Peter Leech retires from John Deere
Peter Leech has retired from John Deere, after a distinguished career with the company spanning nearly 42 years.
Peter joined John Deere Limited at Langar, Nottingham in 1971, straight from Kesteven Agricultural College, where he studied agricultural engineering. At this time the company was less than six years old and held a three per cent market share.
Following initial employment as a service trainee and area service manager covering the East Midlands and Republic of Ireland, he moved to the company's Mannheim tractor factory in Germany as senior service engineer, responsible for the Americas and the UK, where he was deeply involved in the 40 Series tractor launch.
He then returned to the UK branch, initially as division service manager, then branch service manager and branch customer support manager for the UK and Ireland, with increasing responsibilities for service, parts, aftermarket marketing and training.
During this time a new training centre was established at Bingham and subsequently at the newly designed Langar headquarters, and the award-winning Ag Tech apprentice service technician training programme was launched, while parts sales grew at a double digit rate.

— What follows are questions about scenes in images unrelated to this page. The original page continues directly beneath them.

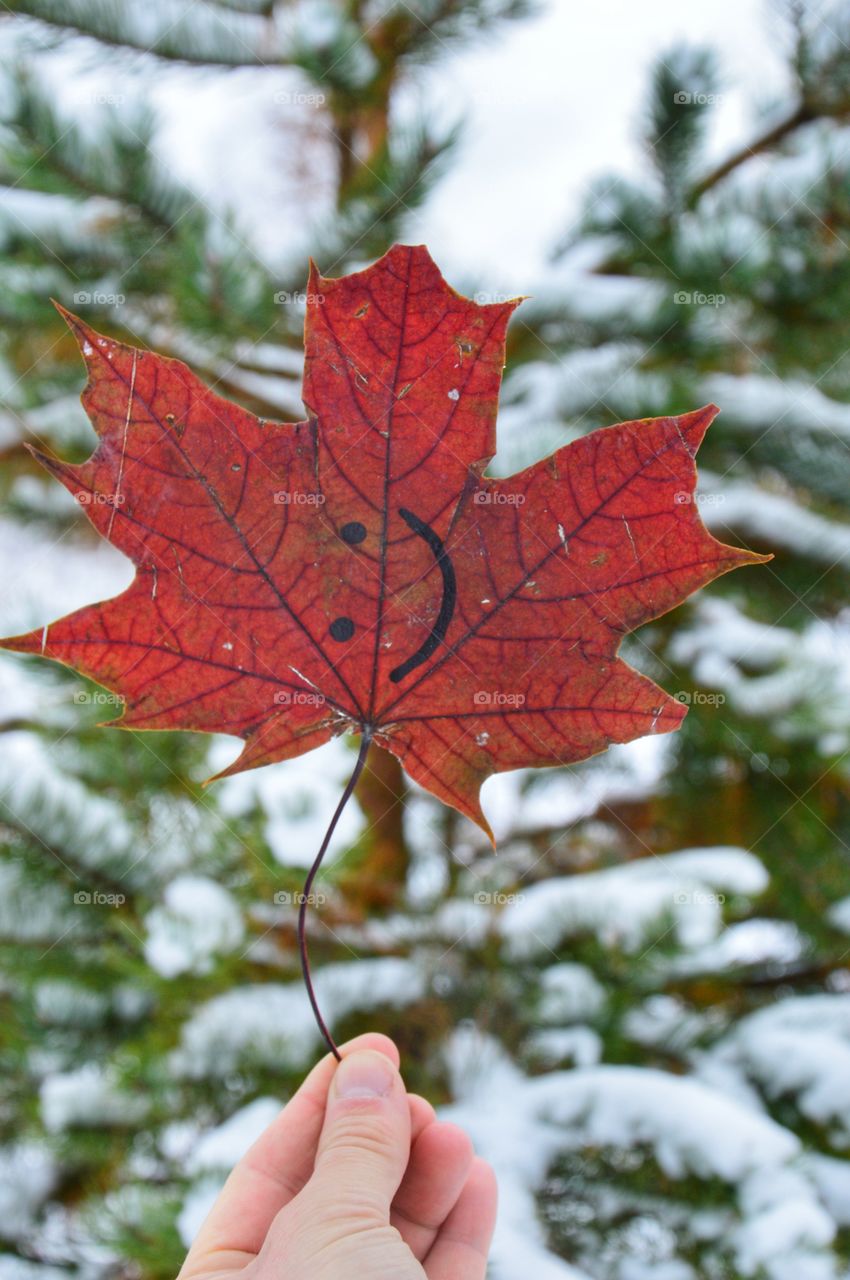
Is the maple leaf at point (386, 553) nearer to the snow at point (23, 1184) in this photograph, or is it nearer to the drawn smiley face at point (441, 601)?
the drawn smiley face at point (441, 601)

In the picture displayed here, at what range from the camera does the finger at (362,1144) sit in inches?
11.1

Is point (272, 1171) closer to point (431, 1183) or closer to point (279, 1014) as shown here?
point (431, 1183)

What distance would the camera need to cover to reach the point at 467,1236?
1.27 feet

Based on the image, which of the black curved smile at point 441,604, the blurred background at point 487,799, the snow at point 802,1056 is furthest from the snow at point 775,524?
the black curved smile at point 441,604

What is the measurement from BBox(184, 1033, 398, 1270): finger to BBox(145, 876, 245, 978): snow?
10.1 inches

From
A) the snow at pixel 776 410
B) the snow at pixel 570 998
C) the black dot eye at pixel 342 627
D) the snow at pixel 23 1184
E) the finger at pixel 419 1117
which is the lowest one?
the snow at pixel 23 1184

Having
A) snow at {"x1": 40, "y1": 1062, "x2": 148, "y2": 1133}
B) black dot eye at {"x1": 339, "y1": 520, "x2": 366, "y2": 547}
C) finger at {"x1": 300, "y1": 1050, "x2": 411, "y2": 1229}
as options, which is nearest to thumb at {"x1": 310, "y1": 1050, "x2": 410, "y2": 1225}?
finger at {"x1": 300, "y1": 1050, "x2": 411, "y2": 1229}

Peter's other notable achievements during this time included the development of the service evaluation process, which was the forerunner of many of John Deere's dealer development activities, and the UK PowerGard equipment maintenance and repair programme. He was also responsible for student and graduate trainee hiring in the UK and Ireland for many years.
Since 2010, Peter has led Deere & Company's training delivery organisation as regional training manager for Region 2 (Europe, Africa, Near & Middle East and the CIS), delivering training programmes to Deere's 26,000 dealer employees across the region through an organisation of seven training centres and a large team of instructors. He also successfully launched the new Region 2 management trainee programme in 2012.
As chairman of the AEA's training & education committee, Peter was instrumental in leading industry colleagues in the development of the Landbased Technician Accreditation scheme (LTA). For many years, he also actively participated in the Institution of Agricultural Engineers (IAgrE), and served as its president from 2010 to 2012.
His many contributions to IAgrE were recognised in 2005 by the Award of Merit and in 2013 by an Honorary Fellowship, which was presented at the Institution's annual conference at Harper Adams University in March.
Although he has now left John Deere (on May 3rd), Peter Leech plans to continue doing consultancy work and other projects within the landbased engineering sector.